NRW betreibe bereits das längste Wasserstoffnetz und den größten Elektrolyseur Deutschlands. Die politischen Weichen seien mit der Energieversorgungsstrategie und dem Prozess der „H2Roadmap“ gestellt.
Dabei steht in NRW nicht die Produktion des Gases im Mittelpunkt, sondern konkrete Anwendungen, Produktion und der Export von Wasserstofftechnik. Das ist folgerichtig, stammt doch laut Aussagen von Bundesforschungsministerin Anja Karliczek schon heute jeder fünfte Elektrolyseur aus Deutschland.
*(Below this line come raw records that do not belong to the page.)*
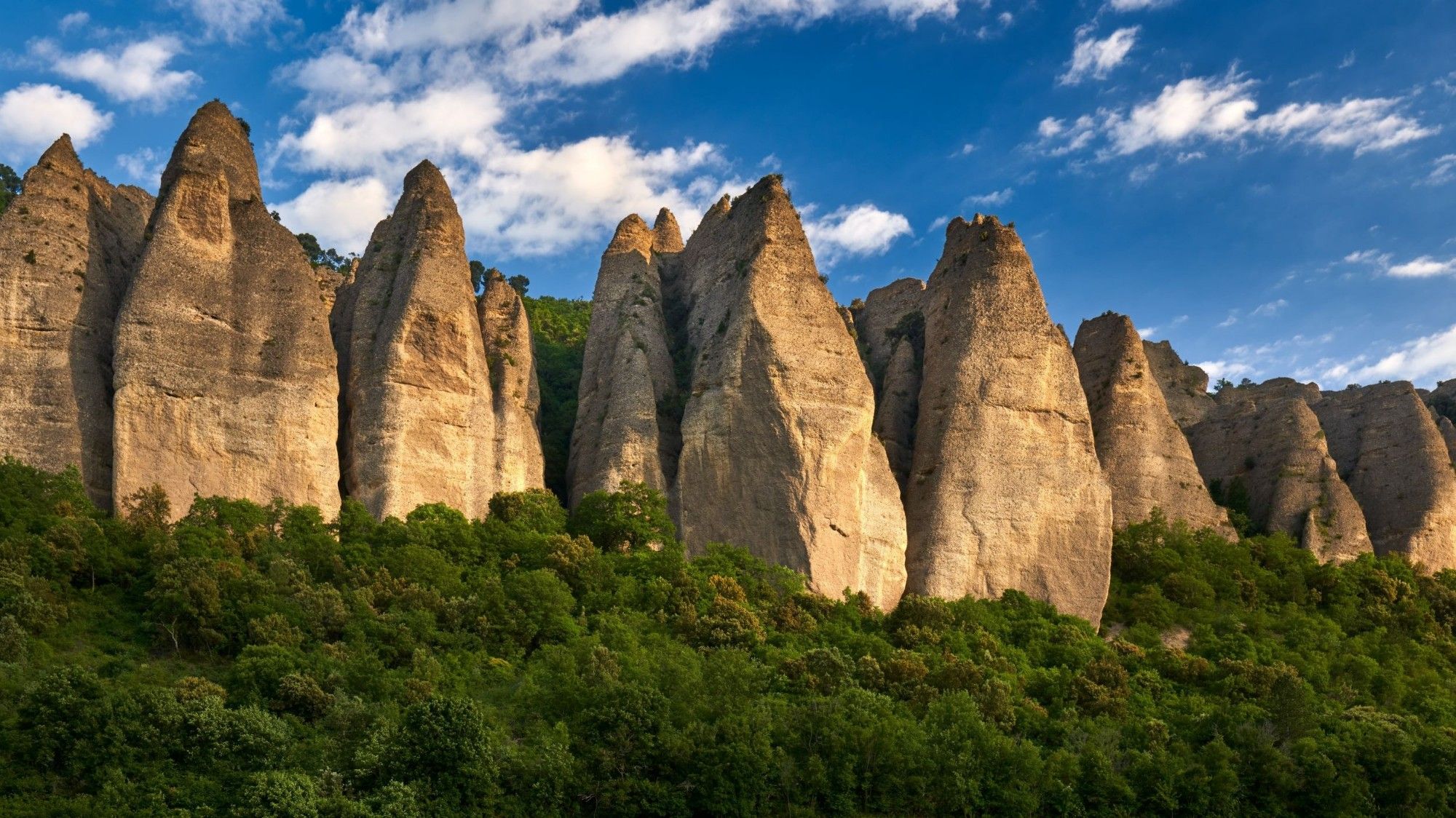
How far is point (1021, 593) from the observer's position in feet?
160

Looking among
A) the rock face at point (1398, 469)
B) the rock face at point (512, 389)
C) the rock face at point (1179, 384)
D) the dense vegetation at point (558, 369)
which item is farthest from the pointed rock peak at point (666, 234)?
the rock face at point (1398, 469)

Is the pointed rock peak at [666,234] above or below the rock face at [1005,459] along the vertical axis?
above

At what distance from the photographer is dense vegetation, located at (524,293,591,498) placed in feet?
181

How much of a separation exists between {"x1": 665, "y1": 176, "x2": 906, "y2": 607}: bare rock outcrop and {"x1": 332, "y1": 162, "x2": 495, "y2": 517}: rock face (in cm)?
735

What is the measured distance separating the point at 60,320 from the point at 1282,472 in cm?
4672

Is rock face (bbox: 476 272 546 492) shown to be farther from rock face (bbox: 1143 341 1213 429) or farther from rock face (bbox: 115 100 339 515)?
rock face (bbox: 1143 341 1213 429)

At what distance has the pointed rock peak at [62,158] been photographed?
4766cm

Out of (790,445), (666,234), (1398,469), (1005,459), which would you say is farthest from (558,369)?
(1398,469)

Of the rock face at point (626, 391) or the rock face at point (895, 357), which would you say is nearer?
the rock face at point (626, 391)

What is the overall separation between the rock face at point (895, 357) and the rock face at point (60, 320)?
2637 centimetres

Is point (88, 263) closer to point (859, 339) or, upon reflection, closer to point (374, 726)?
point (374, 726)

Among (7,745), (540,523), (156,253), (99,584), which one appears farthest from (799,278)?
(7,745)

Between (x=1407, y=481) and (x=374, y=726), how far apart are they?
4542 centimetres

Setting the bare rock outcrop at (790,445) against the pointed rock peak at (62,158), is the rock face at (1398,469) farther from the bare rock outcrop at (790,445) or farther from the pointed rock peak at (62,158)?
the pointed rock peak at (62,158)
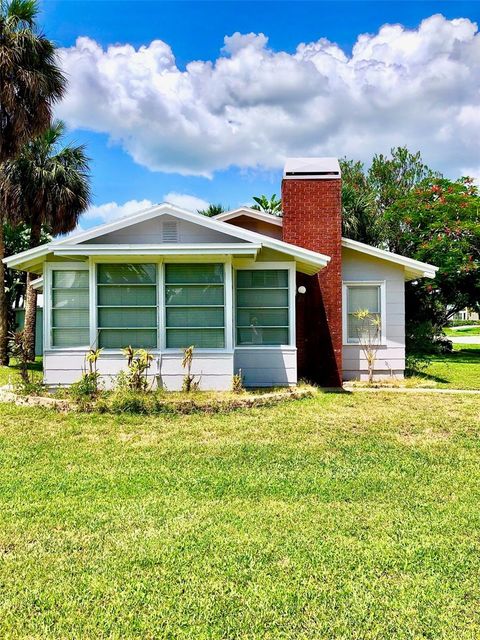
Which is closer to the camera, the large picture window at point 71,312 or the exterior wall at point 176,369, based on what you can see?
the exterior wall at point 176,369

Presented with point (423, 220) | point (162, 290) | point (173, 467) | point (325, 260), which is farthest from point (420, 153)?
point (173, 467)

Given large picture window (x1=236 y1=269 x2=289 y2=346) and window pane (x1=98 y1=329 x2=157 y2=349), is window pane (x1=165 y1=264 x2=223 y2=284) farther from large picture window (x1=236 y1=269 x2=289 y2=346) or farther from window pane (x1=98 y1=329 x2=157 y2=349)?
window pane (x1=98 y1=329 x2=157 y2=349)

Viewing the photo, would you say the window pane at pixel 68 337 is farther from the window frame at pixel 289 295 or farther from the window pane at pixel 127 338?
the window frame at pixel 289 295

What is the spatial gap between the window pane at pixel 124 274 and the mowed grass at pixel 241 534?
3.90 metres

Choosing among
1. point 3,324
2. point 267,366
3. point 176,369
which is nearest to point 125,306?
point 176,369

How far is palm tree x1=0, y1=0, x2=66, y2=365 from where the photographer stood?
1295cm

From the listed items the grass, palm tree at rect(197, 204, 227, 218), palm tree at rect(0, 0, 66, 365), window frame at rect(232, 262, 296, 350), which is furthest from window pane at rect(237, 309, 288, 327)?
the grass

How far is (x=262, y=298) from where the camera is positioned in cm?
1064

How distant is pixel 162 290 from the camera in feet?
32.4

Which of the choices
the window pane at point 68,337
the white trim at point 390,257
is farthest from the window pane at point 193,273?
the white trim at point 390,257

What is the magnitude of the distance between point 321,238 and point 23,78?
9.69 meters

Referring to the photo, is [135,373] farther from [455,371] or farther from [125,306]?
[455,371]

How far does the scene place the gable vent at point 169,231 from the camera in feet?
33.4

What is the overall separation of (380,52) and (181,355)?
10.7 m
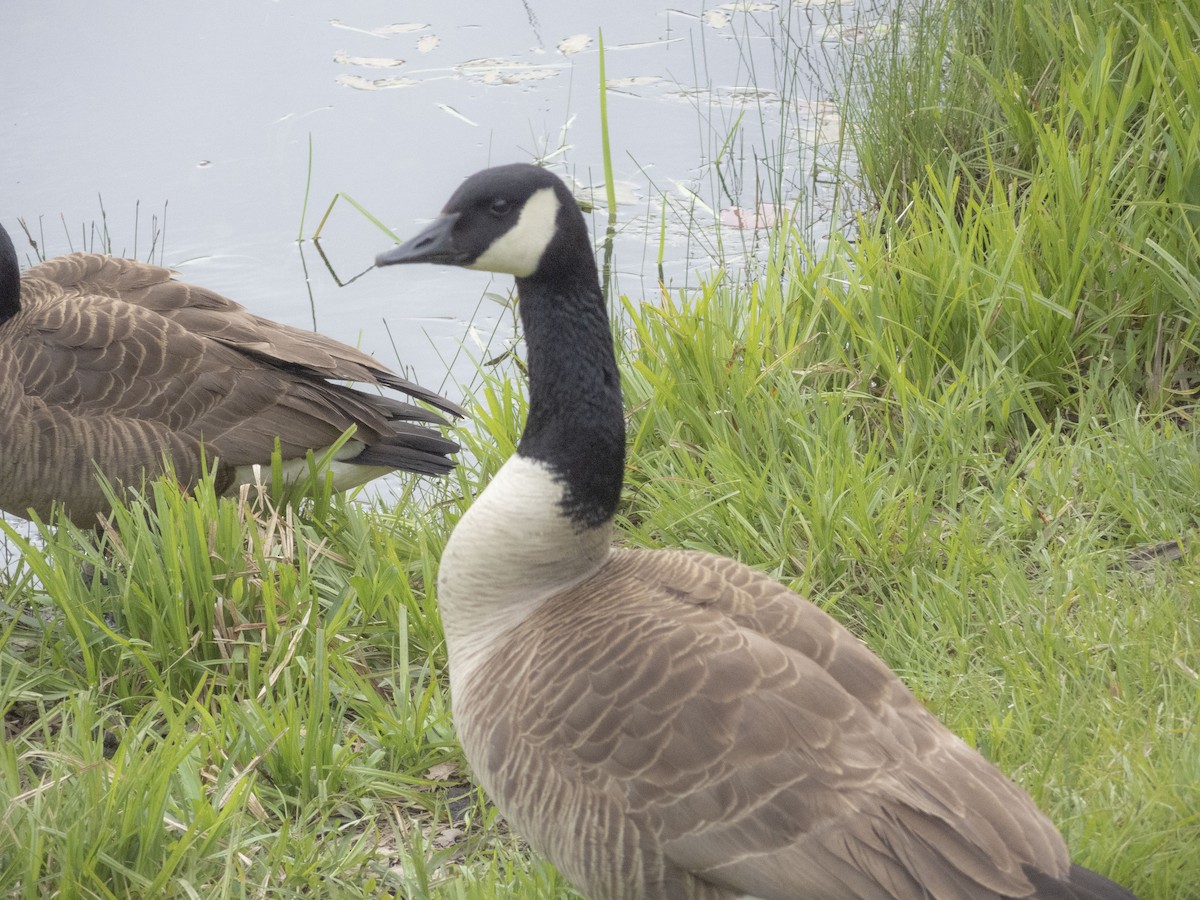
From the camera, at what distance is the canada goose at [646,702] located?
223 cm

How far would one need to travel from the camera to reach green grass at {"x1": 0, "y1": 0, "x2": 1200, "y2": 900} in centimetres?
281

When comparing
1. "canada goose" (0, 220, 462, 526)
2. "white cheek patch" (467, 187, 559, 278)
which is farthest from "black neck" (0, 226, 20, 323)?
"white cheek patch" (467, 187, 559, 278)

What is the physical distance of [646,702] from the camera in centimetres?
244

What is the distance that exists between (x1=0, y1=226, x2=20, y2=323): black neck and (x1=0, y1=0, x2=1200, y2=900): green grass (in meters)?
1.16

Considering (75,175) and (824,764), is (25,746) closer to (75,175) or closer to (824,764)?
(824,764)

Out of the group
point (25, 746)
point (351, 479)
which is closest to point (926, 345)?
point (351, 479)

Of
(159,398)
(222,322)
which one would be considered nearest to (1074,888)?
(159,398)

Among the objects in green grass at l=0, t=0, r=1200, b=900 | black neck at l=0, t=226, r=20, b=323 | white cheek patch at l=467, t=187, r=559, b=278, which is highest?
white cheek patch at l=467, t=187, r=559, b=278

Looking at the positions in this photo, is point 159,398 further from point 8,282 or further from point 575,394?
point 575,394

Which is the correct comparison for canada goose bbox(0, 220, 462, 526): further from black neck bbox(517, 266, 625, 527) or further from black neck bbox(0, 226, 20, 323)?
black neck bbox(517, 266, 625, 527)

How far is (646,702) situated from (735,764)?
23 centimetres

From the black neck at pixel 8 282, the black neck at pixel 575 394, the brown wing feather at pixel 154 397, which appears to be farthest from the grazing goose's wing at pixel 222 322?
the black neck at pixel 575 394

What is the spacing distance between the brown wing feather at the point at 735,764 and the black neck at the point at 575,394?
0.33 metres

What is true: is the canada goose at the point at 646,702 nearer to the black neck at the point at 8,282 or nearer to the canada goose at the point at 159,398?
the canada goose at the point at 159,398
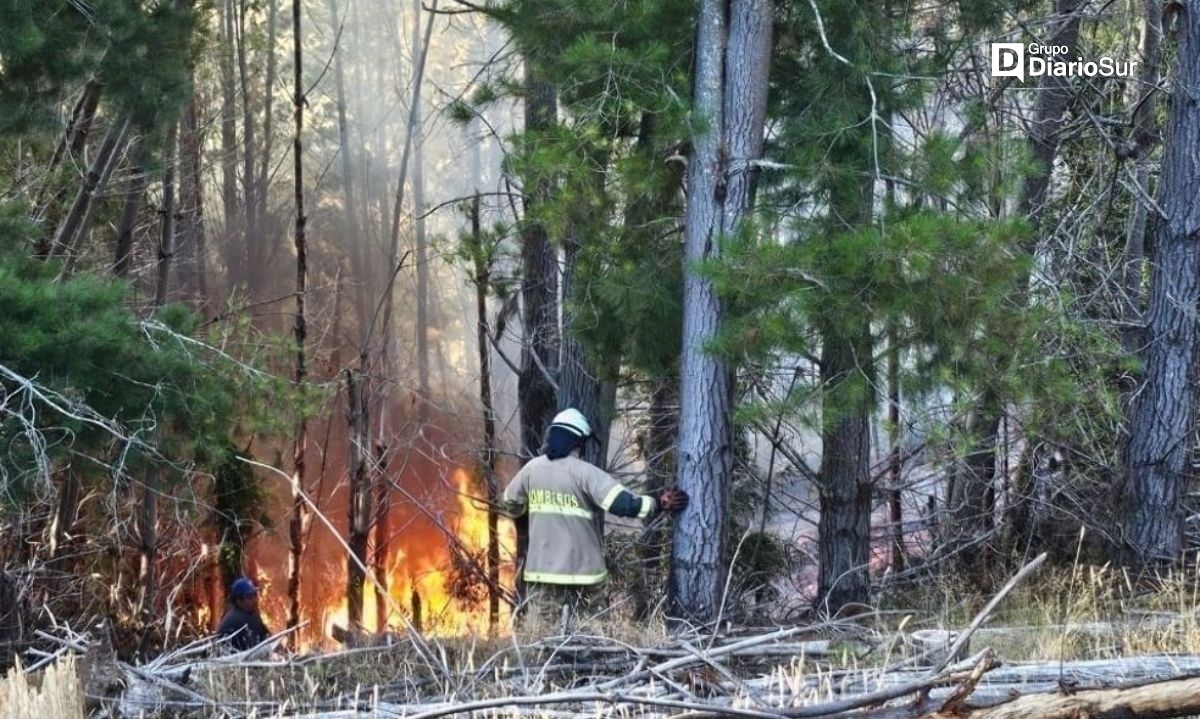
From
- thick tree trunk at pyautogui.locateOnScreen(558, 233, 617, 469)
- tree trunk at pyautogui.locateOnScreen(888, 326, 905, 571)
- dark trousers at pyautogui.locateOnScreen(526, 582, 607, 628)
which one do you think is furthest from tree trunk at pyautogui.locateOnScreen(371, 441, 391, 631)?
dark trousers at pyautogui.locateOnScreen(526, 582, 607, 628)

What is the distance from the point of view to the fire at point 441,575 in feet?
55.6

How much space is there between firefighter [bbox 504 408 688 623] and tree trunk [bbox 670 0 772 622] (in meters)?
0.78

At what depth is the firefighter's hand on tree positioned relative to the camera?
9602 mm

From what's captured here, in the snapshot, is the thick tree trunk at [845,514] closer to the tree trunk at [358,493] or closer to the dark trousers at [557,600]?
the dark trousers at [557,600]

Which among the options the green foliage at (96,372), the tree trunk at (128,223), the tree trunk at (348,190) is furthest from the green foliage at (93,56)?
the tree trunk at (348,190)

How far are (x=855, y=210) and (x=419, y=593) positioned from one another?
11.3 metres

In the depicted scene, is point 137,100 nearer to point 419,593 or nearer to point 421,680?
point 421,680

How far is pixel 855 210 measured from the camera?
9.95 metres

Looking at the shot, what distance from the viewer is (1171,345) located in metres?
11.5

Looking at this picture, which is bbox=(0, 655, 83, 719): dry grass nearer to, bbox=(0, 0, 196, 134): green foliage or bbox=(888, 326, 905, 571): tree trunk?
bbox=(0, 0, 196, 134): green foliage

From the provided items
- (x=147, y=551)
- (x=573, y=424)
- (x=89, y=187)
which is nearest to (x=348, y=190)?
(x=147, y=551)

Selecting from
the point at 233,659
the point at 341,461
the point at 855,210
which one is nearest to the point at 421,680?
the point at 233,659

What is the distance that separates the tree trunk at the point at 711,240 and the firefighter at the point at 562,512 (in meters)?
0.78

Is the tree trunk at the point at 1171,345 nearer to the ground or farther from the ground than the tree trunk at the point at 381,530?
farther from the ground
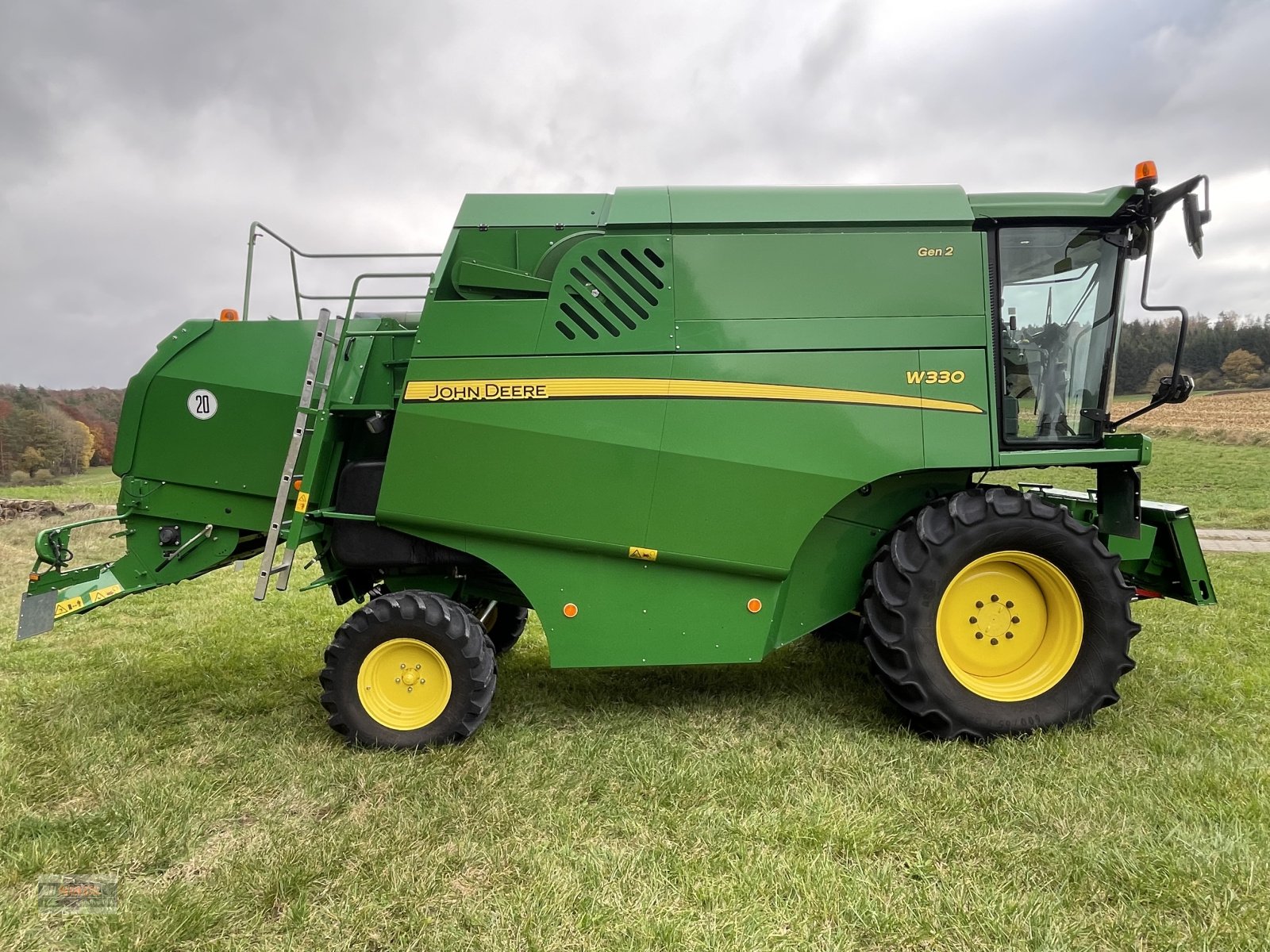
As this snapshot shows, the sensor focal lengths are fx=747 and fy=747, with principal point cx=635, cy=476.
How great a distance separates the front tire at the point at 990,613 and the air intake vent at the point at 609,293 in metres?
1.72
Das vollständig ausgebaute Transport- und Verteilnetz für Gas wird aber kaum thematisiert. Dabei ist für den Wärmesektor weitgehend anerkannt, dass darin ein wesentlicher Vorteil liegen könnte, würden die Netze schrittweise für Wasserstoff aufgerüstet.

Power2Metal

Im Forschungsprojekt „Power2Metal“ will Gelsenwasswer gemeinsam mit der Voigt & Schweitzer GmbH, der Kueppers Solutions GmbH und der Westfälischen Hochschule herauszufinden, ob und wie Wasserstoff Erdgas als Brennstoff ganz oder zum Teil bei der Metallveredelung ablösen könnte.

Wo wird Wasserstoff erzeugt?

Aber wo werden die nötigen großen Mengen von H2 überhaupt erzeugt? Verkehr, Stahl und Chemie werden sicheren Zugang zu großen Mengen erwarten, bevor sie Milliarden in die technische Umrüstung investieren, so die Sprecher der Fraktionen CDU und FDP.

Unstrittig existiert ein Henne-Ei-Problem: Ohne Mengen keine Anwendungen – und umgekehrt.

Die Fläche Deutschlands könnte zu klein sein. Denn allein der Energiebedarf für Stahl, Chemie und Mobilität läge mit gut 700 Terawatt über unserer jetzigen Stromproduktion von etwa 600 Terawatt. Die Wärme ist hier noch gar nicht betrachtet. Laut Bundeswirtschaftsministerium und auch der EU-Kommission kann Wasserstoff in Nordafrika erzeugt werden – hierzu brauche es aber sichernde Abkommen auf EU-Ebene. Daher sind CDU und FDP der Auffassung, man müsse zunächst auf „blauen Wasserstoff“ aus Erdgas als Brücke zurückgreifen.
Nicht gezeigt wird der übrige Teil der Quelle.